- _What to do_
Copy out every line of the records where the string "Loxodonta" occurs.

(Beginning of Given entries)

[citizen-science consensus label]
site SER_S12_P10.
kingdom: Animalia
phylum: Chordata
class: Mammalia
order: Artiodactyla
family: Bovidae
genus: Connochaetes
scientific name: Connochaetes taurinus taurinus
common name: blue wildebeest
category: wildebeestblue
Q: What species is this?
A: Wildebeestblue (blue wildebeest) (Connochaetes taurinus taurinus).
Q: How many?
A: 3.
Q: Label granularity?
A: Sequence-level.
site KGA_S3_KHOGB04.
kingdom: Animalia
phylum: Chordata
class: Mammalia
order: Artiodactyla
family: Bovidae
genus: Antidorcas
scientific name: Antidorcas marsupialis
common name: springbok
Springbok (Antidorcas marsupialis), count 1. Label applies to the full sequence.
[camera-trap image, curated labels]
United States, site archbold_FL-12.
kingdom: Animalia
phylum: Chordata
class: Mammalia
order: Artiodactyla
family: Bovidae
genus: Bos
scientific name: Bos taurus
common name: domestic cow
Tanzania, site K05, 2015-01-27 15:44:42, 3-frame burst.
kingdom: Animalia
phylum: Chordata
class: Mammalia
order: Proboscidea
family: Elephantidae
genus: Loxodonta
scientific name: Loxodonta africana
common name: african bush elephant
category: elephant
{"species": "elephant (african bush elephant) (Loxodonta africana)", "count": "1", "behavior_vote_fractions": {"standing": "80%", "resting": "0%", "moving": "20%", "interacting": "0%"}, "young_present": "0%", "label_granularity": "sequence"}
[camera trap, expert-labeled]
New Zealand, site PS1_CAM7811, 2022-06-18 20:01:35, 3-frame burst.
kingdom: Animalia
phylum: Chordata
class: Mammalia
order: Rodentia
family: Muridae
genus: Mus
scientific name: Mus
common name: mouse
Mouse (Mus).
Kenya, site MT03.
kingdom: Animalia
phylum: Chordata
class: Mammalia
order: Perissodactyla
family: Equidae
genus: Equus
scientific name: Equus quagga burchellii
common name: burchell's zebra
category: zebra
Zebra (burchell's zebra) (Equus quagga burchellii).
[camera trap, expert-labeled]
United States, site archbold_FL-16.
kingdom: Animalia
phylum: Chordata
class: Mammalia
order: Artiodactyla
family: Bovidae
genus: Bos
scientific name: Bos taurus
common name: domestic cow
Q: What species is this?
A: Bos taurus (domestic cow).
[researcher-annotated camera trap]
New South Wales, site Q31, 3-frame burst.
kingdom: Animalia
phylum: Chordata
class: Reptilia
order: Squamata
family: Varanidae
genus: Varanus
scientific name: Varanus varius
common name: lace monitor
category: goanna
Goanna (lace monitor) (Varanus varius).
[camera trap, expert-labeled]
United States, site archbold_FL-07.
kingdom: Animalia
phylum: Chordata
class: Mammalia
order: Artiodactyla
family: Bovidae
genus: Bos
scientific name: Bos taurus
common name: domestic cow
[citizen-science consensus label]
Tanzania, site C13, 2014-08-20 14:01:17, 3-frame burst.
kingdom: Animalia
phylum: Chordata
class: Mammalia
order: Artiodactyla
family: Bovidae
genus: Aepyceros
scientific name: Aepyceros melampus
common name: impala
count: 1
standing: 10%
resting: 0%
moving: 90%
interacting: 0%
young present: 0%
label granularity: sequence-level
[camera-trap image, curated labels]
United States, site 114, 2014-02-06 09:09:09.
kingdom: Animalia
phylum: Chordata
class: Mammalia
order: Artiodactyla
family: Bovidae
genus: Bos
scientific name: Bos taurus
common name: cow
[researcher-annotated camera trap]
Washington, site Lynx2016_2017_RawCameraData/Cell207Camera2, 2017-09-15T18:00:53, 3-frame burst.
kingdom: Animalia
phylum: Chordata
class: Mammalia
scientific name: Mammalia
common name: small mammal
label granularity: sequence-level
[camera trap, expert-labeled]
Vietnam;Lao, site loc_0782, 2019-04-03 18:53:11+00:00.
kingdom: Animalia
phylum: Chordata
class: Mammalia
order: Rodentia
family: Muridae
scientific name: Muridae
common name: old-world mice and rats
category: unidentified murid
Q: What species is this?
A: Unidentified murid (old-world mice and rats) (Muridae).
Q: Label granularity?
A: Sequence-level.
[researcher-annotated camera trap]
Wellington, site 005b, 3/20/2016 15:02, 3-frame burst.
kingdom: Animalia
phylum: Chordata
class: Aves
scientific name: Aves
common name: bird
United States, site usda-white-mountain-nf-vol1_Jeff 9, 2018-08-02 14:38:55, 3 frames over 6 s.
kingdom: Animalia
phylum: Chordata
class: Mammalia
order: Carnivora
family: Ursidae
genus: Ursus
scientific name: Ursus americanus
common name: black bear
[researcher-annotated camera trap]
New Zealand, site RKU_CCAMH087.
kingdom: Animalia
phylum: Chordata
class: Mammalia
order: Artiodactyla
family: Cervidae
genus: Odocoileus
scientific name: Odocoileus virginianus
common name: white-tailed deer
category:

(End of Given entries)

- _Task answer_
genus: Loxodonta
scientific name: Loxodonta africana
{"species": "elephant (african bush elephant) (Loxodonta africana)", "count": "1", "behavior_vote_fractions": {"standing": "80%", "resting": "0%", "moving": "20%", "interacting": "0%"}, "young_present": "0%", "label_granularity": "sequence"}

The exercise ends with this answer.